- How to complete this task -
All records after this line are to be returned verbatim.

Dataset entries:
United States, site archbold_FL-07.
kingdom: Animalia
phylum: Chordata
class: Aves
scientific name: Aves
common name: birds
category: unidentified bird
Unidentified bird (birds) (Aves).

- Response for this exercise -
United States, site archbold_FL-07.
kingdom: Animalia
phylum: Chordata
class: Aves
scientific name: Aves
common name: birds
category: unidentified bird
Unidentified bird (birds) (Aves).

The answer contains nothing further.